Ayer comenzó una nueva edición de la real feria de Palma del Río. El 23 de enero de 1451, el rey Juan II de Castilla concedió al señor de Palma una feria perpetua a celebrar durante quince días en el mes de agosto. Pedazo de mercado libre de impuestos nos concedió el monarca castellano cuando todavía no existía España. Han pasado seis siglos y ya no celebramos quince días, no están las arcas municipales para tanta fiesta, pero España se reunificó en 1492, y además sigue existiendo.

Las relaciones políticas son seres vivos que se consolidan con el paso del tiempo, evolucionan, cambian, se perfeccionan y se adaptan a nuevas realidades. Nada es inmutable, ni sacrosanto, pero sí fruto de la voluntad de las mayorías que han conformado, pueblos, naciones, estados, ferias, costumbres, lenguas e historia. El alcalde de Palma manifiesta una y otra vez que no será él quien quite la real feria de agosto, por mucho que cada verano se repita la cantinela de tener la ciudad dos ferias, más las fiestas patronales de la Virgen de Belén. Es mucho peso tratar de cambiar un legado de siglos, que ciertamente ha evolucionado pero se ha mantenido viva la feria en medio de pestes, guerras, hambrunas y miserias humanas.

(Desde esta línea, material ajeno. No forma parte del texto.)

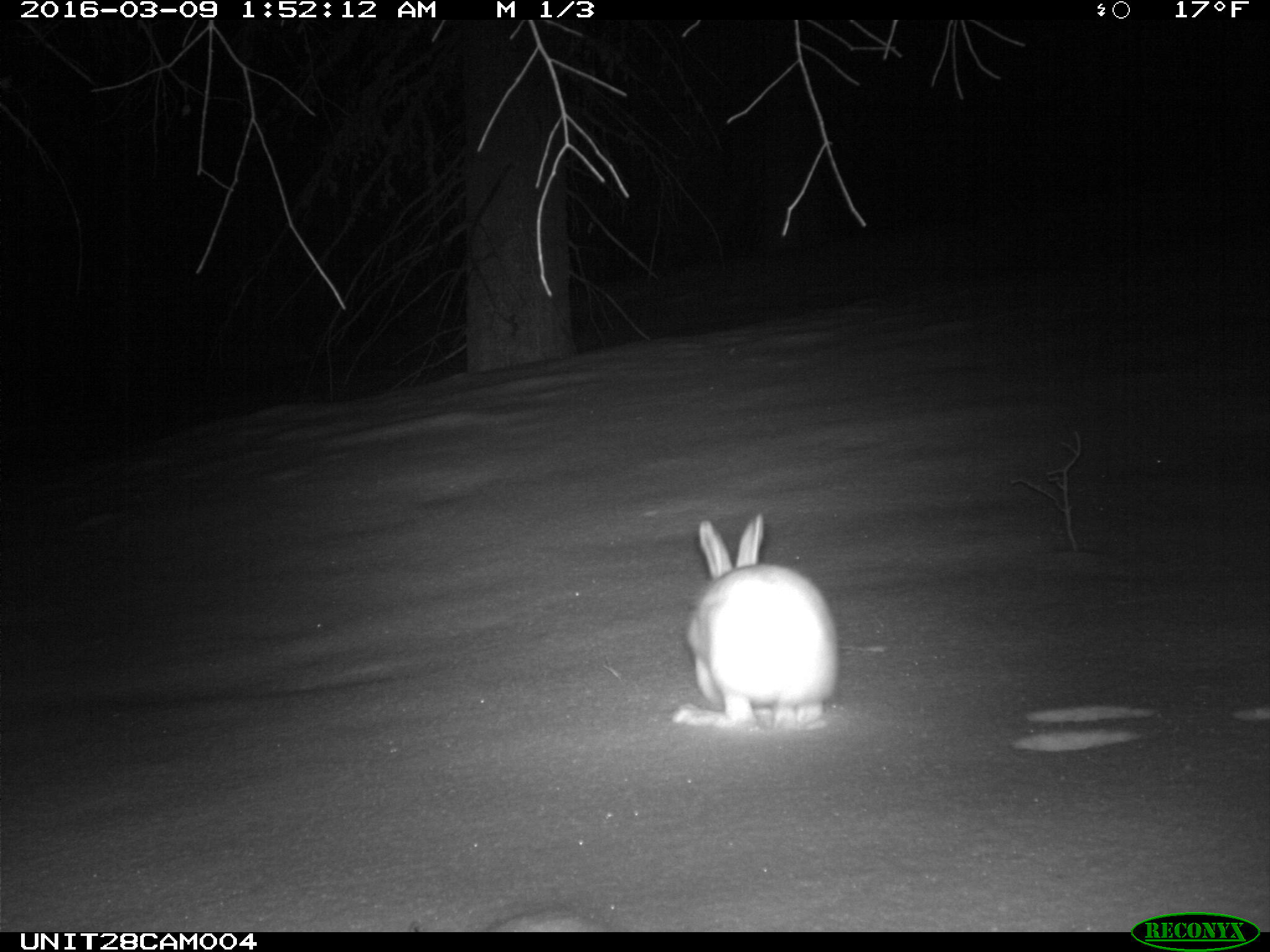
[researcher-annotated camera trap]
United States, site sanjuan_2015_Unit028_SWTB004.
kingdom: Animalia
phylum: Chordata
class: Mammalia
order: Lagomorpha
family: Leporidae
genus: Lepus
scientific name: Lepus americanus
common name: snowshoe hare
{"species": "Lepus americanus (snowshoe hare)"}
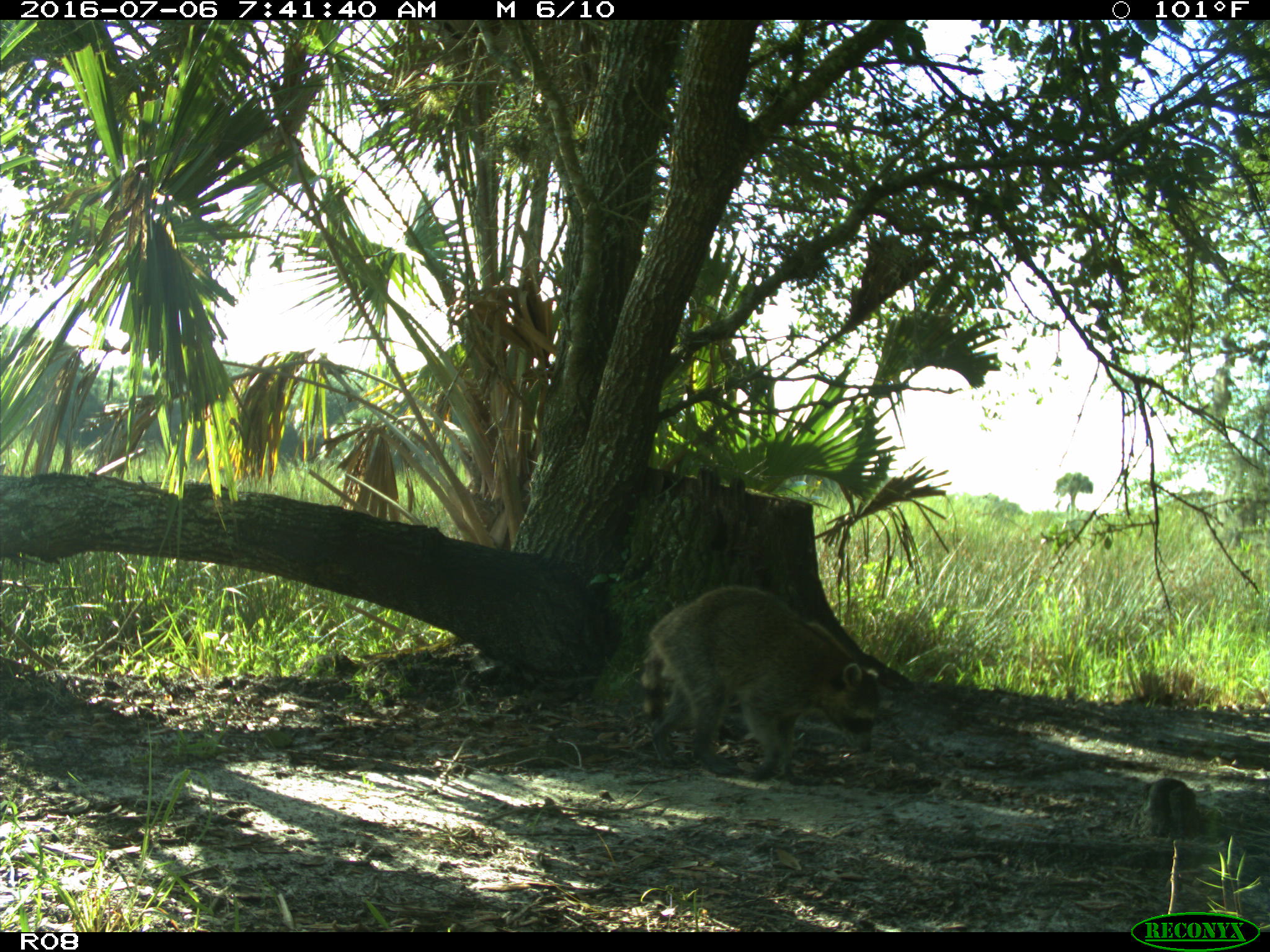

Tan libre es cualquiera de irse de vacaciones estos días como quienes optan por divertirse en su pueblo en una de las ferias más antiguas de España. Sencillamente, debemos releer el tiempo que nos ha tocado vivir y adaptar la feria a las exigencias de principios del siglo XXI. Ya vendrán quienes contarán qué bien lo pasaron en las noches de verano de aquel agosto en la feria de Palma a orillas del río Genil, por el paseo Alfonso XIII, el jardín Reina Victoria y el Llano de San Francisco. Gracias al rey y a la concejalía de festejos. Gracias, Ana Belén Santos.